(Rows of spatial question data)
------------------------------------------------

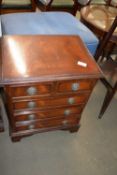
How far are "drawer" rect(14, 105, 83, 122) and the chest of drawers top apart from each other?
1.11 feet

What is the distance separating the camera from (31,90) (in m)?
1.03

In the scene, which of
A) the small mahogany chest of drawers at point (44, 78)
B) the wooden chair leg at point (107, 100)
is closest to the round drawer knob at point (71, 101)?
the small mahogany chest of drawers at point (44, 78)

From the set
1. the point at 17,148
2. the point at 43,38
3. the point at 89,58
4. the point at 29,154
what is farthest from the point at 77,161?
the point at 43,38

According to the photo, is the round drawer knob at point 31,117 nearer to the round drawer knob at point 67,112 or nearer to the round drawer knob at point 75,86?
the round drawer knob at point 67,112

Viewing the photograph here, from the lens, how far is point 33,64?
40.2 inches

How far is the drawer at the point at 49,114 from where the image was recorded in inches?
48.3

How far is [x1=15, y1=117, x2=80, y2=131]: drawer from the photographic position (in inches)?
51.8

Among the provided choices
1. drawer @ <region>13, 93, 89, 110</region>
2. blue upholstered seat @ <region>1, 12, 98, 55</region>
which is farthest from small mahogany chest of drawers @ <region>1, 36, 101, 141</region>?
blue upholstered seat @ <region>1, 12, 98, 55</region>

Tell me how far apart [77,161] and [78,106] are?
1.45 feet

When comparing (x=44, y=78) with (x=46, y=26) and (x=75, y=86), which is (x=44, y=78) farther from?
(x=46, y=26)

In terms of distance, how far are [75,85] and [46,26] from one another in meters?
0.79

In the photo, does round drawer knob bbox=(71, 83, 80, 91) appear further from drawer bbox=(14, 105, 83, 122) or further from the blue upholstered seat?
the blue upholstered seat

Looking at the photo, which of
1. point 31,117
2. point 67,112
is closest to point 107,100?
point 67,112

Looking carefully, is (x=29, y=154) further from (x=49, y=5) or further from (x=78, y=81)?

------------------------------------------------

▸ GOAL
Every entry must be written out exactly, with all pictures left out.

▸ THE REPLY
How far are "drawer" rect(14, 105, 83, 122) and the chest of drawers top apart from each other?
1.11 feet

What is the distance separating the camera from (31,90) (in m)?
1.03

In the scene, which of
A) the small mahogany chest of drawers at point (44, 78)
B) the wooden chair leg at point (107, 100)
is closest to the round drawer knob at point (71, 101)?
the small mahogany chest of drawers at point (44, 78)

From the set
1. the point at 17,148
2. the point at 43,38
3. the point at 89,58
4. the point at 29,154
what is farthest from the point at 77,161?
the point at 43,38

According to the photo, is the round drawer knob at point 31,117 nearer to the round drawer knob at point 67,112 or nearer to the round drawer knob at point 75,86?
the round drawer knob at point 67,112

Viewing the photograph here, from the lens, how far is point 33,64?
40.2 inches

How far is the drawer at the point at 49,114 from where the image was recorded in inches?
48.3

How far is [x1=15, y1=117, x2=80, y2=131]: drawer from the photographic position (in inches)?
51.8

Among the provided choices
1. drawer @ <region>13, 93, 89, 110</region>
2. blue upholstered seat @ <region>1, 12, 98, 55</region>
which is farthest from small mahogany chest of drawers @ <region>1, 36, 101, 141</region>?
blue upholstered seat @ <region>1, 12, 98, 55</region>

Tell me how far apart [77,161] and [78,106] are?
1.45 feet

When comparing (x=44, y=78) with (x=46, y=26) and (x=75, y=86), which is (x=44, y=78) farther from?
(x=46, y=26)

In terms of distance, how far are [75,85] and [46,26] from one another in meters?
0.79

In the photo, does round drawer knob bbox=(71, 83, 80, 91) appear further from drawer bbox=(14, 105, 83, 122) or further from the blue upholstered seat?
the blue upholstered seat

Looking at the photo, which of
1. point 31,117
2. point 67,112
is closest to point 107,100?
point 67,112

Looking carefully, is (x=29, y=154) further from (x=49, y=5) or further from (x=78, y=81)?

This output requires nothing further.